Lyrically the album is of this time rather than what went before. It is deeply personal and specific to moments, memories and their emotions, and it is this that elevates it beyond the turn-of-the-century Ibiza club singles this songwriter-DJ has etched onto her brain. The xx’s characteristic embracing of stillness is present and correct too. Thus, the album’s gorgeous opening track Loveher unhurriedly links plaintively stark piano notes with lyrics that zoom in on an intimate moment: “Hold my hand under the table, it’s not that I’m not proud in the company of strangers, it’s just… some things are for us.” It’s the sort of introspectively lovelorn yet sweet lyric you might expect to crop up on the Heartstopper soundtrack.
Following this statement of intent, Mid Air unfolds as an album that has had care given to its structure as well as its many vividly realised details, comprised of what amounts to three acts of compelling dance pop moments punctuated by two serene pullbacks of otherworldly calm, seemingly placed to allow the listener (or the artist?) to draw breath. The first, DMC, occupies just half a minute, with the introvert line “I find it really hard to talk about… Normally, I’d probably just ask you how you feel instead. Mmm, just breathe in, don’t look down…” The second, the title track, clocks in at just 96 seconds and opens with Romy’s fragmented vocals scattering around what sounds like a club’s aircon, or tinnitus, before Beverly Glenn-Copeland’s big soul vocals intone: “My mother says to me, Enjoy your life.” Slowly, we’re brought back to the dancefloor by means of pitch-shifting and the cranking up of the beat, as it gives way to the joyous disco-infused anthem-to-be, Enjoy Your Life.

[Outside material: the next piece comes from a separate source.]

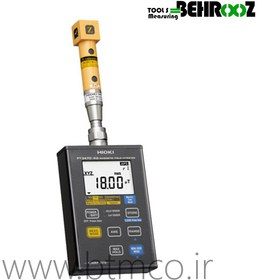 تصویر Gauss meter Hioki FT3470-52 Magnetic Field HiTESTER 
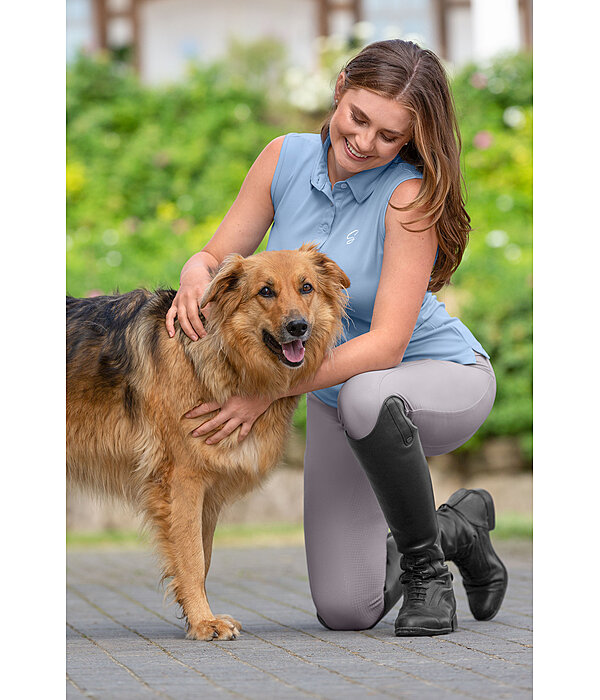 Functional Polo Shirt Nanni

So good you’ll want to play it again as soon as it’s done, this track is worth the club’s entry fee alone. “Dancing on my own again,” Romy sings, channelling Robyn for an instant, but follows it with “anxiety my old friend”. But in a club, anxiety can be let go as the music, lights and the moment takes over. It’s ridiculously eloquent and evocative about so much for a mere throwaway rhyming couplet. And that’s before mentioning the blissed-out Balearica of The Sea (you can almost hear the surf washing in), the propulsive affirmatory Strong, or the immersive, hands-in-the-air Did I.

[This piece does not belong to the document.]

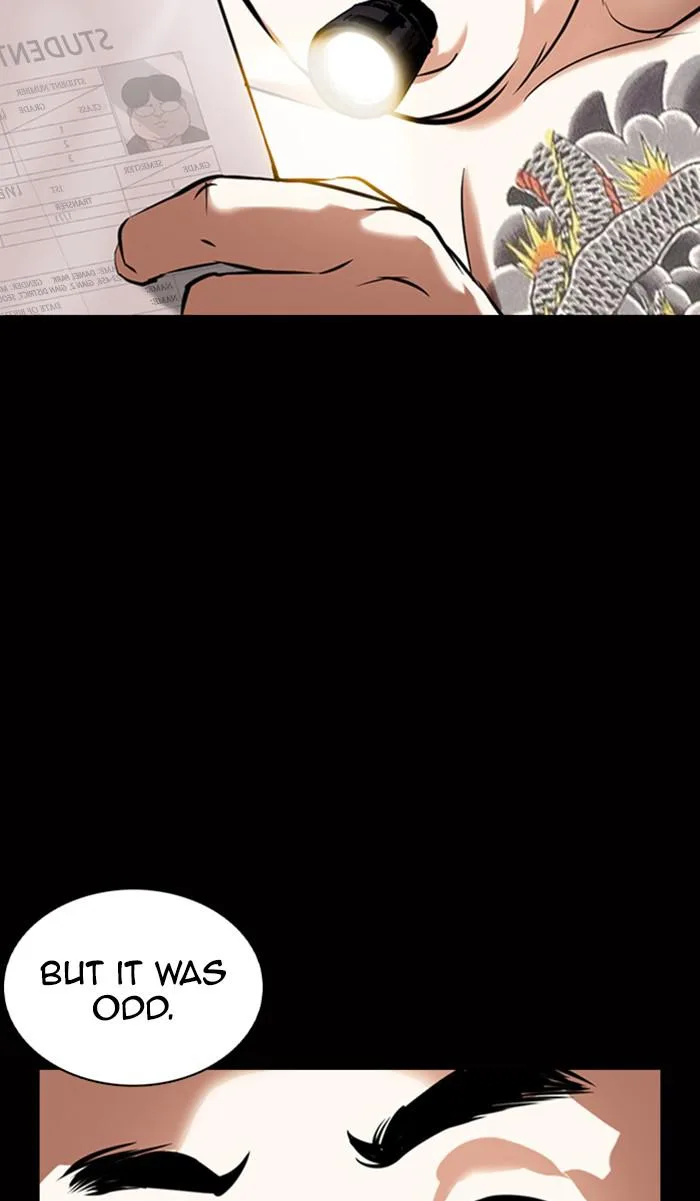 Lookism - Chapter 369 - Page 16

A happy ending to these good vibes is only fitting, and in further evidence of brevity in lyrics being one of Romy’s most successful instincts, she comes up with one of the lines of the year in She’s On My Mind: “She’s on my mind, but I wish she was under me.” Sparkly major-key piano counterpoints the bouncy bass around her, and you’re conspiratorially nodding along with and smiling at the notion while dancing. EM Forster gave the titular hero of his posthumously published same-sex romantic tale Maurice a happy ending where so many queer stories then and since ended in sadness and tragedy, though he did not shy away from the details that made that ending so poignant. Romy’s life-affirming debut is in a different media and a very different time, but it is in the same noble cause, and she wears making one of the albums of the year all so lightly.